Problem to solve:
Rewrite every line of the records below as a Markdown table with two columns, Number and Entry. Put a running row number under Number and the line under Entry, skipping blank lines and leaving out the pictures.

The records:
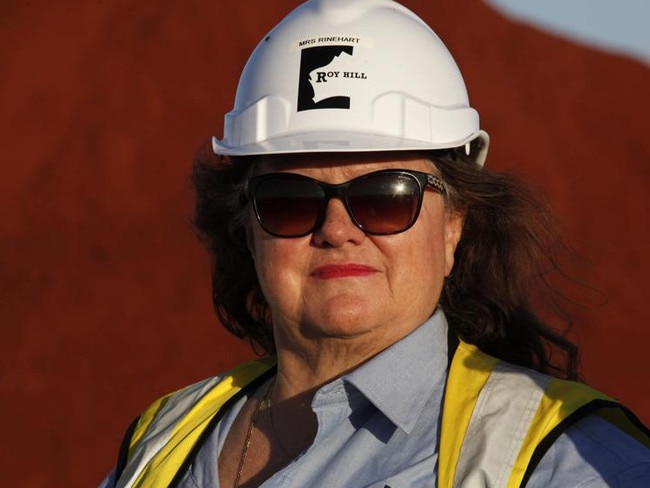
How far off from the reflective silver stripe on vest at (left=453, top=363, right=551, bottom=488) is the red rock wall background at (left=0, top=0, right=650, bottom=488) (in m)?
8.86

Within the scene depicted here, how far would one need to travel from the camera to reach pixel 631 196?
21906 mm

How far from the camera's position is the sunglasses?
313 cm

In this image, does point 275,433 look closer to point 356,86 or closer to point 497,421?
point 497,421

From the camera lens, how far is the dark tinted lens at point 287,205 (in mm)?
3188

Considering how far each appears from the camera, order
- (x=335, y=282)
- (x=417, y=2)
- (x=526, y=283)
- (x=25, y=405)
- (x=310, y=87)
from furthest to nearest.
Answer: (x=417, y=2)
(x=25, y=405)
(x=526, y=283)
(x=310, y=87)
(x=335, y=282)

The solution:
| Number | Entry |
|---|---|
| 1 | How far off from the reflective silver stripe on vest at (left=453, top=363, right=551, bottom=488) is the red rock wall background at (left=0, top=0, right=650, bottom=488) (in m)? |
| 2 | 8.86 |
| 3 | Within the scene depicted here, how far would one need to travel from the camera to reach pixel 631 196? |
| 4 | 21906 mm |
| 5 | How far from the camera's position is the sunglasses? |
| 6 | 313 cm |
| 7 | In this image, does point 275,433 look closer to point 356,86 or closer to point 497,421? |
| 8 | point 497,421 |
| 9 | From the camera lens, how far is the dark tinted lens at point 287,205 (in mm)? |
| 10 | 3188 |
| 11 | Considering how far each appears from the camera, order |
| 12 | - (x=335, y=282) |
| 13 | - (x=417, y=2) |
| 14 | - (x=526, y=283) |
| 15 | - (x=25, y=405) |
| 16 | - (x=310, y=87) |
| 17 | from furthest to nearest. |
| 18 | Answer: (x=417, y=2) |
| 19 | (x=25, y=405) |
| 20 | (x=526, y=283) |
| 21 | (x=310, y=87) |
| 22 | (x=335, y=282) |